§ SELECTED EXTRACT:
Implement CMDQ consumption: when the guest writes CMDQ_PROD, the emulator
processes all pending commands up to PROD, advancing CONS. Supported
commands: PREFETCH_CFG, CFGI_STE, CFGI_STE_RANGE, CFGI_CD, CFGI_CD_ALL,
TLBI_NH_ALL, TLBI_NH_ASID, TLBI_NH_VA, TLBI_NH_VAA, TLBI_S12_VMALL,
TLBI_NSNH_ALL (all no-ops for now), and CMD_SYNC.

CMD_SYNC with CS=SIG_IRQ writes MSI data to the MSI address in guest
memory, which is how Linux detects command completion. Unknown opcodes
trigger CERROR_ILL in CMDQ_CONS and toggle GERROR.CMDQ_ERR, halting
further processing until the guest acknowledges the error.

§ INPUT DATA:
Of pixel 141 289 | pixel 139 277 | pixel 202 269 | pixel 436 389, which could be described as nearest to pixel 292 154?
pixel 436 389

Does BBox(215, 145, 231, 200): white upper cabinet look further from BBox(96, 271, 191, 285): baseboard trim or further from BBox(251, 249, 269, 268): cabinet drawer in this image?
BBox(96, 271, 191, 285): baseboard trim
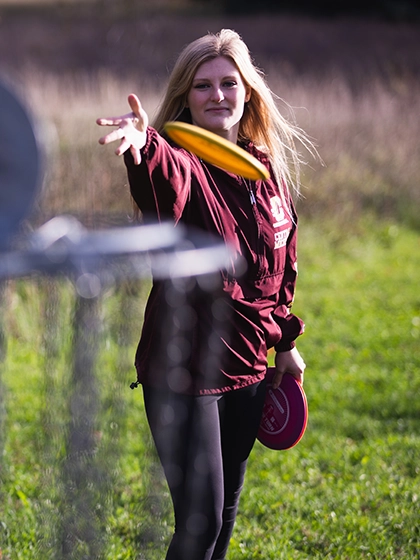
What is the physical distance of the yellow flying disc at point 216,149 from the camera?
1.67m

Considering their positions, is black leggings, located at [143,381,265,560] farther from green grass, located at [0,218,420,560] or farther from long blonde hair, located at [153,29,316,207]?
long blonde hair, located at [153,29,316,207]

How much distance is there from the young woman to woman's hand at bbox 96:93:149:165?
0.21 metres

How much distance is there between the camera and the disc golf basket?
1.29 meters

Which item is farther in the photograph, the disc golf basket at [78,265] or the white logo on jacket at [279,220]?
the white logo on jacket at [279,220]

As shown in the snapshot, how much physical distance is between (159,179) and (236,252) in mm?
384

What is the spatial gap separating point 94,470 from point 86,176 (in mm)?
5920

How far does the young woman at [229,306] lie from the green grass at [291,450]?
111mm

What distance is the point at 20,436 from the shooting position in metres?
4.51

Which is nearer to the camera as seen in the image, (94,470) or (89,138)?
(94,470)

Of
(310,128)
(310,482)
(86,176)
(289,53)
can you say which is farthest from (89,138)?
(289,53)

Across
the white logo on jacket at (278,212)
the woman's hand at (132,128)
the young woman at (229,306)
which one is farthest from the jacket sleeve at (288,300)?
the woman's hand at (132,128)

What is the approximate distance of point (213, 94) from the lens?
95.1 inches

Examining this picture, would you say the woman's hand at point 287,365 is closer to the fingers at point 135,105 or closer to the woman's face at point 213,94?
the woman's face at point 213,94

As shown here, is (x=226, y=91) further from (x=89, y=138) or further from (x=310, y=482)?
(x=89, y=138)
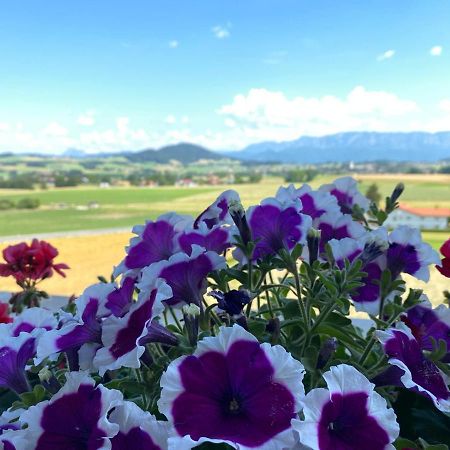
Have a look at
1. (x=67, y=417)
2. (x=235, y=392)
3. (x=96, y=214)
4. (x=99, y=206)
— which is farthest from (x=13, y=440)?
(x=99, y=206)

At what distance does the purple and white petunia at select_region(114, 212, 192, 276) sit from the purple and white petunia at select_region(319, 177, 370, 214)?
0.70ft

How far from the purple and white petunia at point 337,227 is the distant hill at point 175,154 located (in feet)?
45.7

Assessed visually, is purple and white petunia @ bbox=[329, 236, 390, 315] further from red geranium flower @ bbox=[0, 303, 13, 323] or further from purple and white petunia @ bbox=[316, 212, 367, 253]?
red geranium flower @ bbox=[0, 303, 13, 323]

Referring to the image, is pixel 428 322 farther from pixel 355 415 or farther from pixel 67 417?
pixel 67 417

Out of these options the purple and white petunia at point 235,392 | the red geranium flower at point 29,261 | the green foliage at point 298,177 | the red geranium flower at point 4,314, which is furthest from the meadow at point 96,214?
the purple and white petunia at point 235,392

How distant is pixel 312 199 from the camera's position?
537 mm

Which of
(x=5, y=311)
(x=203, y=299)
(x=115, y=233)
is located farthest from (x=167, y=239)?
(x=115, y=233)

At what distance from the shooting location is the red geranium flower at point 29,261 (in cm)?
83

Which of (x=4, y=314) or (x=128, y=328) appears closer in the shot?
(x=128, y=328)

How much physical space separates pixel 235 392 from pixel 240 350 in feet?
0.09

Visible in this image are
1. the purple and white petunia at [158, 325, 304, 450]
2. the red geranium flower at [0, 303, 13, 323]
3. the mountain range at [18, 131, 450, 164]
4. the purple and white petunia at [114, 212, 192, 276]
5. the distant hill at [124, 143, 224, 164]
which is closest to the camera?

...

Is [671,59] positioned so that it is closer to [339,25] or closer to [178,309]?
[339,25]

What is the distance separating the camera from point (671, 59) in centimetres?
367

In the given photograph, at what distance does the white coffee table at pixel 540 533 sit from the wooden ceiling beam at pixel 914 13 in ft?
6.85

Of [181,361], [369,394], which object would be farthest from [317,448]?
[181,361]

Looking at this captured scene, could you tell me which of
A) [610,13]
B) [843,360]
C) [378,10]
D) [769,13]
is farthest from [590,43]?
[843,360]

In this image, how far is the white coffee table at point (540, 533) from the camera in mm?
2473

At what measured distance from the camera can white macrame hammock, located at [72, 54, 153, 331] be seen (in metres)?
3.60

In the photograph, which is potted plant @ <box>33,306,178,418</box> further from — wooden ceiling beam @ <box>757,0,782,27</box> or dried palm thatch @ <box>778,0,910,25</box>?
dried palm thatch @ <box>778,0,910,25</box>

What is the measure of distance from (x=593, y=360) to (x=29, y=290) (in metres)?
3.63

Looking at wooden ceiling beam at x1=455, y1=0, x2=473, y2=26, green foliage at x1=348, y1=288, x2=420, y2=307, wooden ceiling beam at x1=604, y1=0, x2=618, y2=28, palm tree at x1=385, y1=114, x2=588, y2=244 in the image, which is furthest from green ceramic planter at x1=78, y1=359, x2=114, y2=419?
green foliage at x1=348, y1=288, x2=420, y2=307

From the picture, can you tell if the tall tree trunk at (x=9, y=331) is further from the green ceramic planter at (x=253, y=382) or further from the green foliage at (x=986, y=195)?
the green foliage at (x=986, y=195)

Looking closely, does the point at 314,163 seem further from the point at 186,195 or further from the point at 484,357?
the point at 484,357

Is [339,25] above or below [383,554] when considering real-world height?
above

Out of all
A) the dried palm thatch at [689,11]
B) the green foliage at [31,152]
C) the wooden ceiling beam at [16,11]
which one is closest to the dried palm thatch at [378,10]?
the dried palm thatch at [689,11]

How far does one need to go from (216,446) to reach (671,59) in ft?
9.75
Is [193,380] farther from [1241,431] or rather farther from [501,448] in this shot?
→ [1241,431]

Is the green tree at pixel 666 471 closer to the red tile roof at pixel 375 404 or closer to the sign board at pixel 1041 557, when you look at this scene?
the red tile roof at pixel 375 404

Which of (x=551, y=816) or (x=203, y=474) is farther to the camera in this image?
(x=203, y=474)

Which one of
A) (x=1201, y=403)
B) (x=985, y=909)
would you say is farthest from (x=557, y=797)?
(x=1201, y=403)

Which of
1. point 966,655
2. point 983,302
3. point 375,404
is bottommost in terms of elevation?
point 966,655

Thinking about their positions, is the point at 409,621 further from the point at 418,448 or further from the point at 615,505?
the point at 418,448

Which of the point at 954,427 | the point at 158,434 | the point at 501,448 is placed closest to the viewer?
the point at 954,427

§ REQUIRED WORK:
Set down the entire CMDQ consumption description from above, word for word.

§ TASK RESPONSE:
Implement CMDQ consumption: when the guest writes CMDQ_PROD, the emulator
processes all pending commands up to PROD, advancing CONS. Supported
commands: PREFETCH_CFG, CFGI_STE, CFGI_STE_RANGE, CFGI_CD, CFGI_CD_ALL,
TLBI_NH_ALL, TLBI_NH_ASID, TLBI_NH_VA, TLBI_NH_VAA, TLBI_S12_VMALL,
TLBI_NSNH_ALL (all no-ops for now), and CMD_SYNC.

CMD_SYNC with CS=SIG_IRQ writes MSI data to the MSI address in guest
memory, which is how Linux detects command completion. Unknown opcodes
trigger CERROR_ILL in CMDQ_CONS and toggle GERROR.CMDQ_ERR, halting
further processing until the guest acknowledges the error.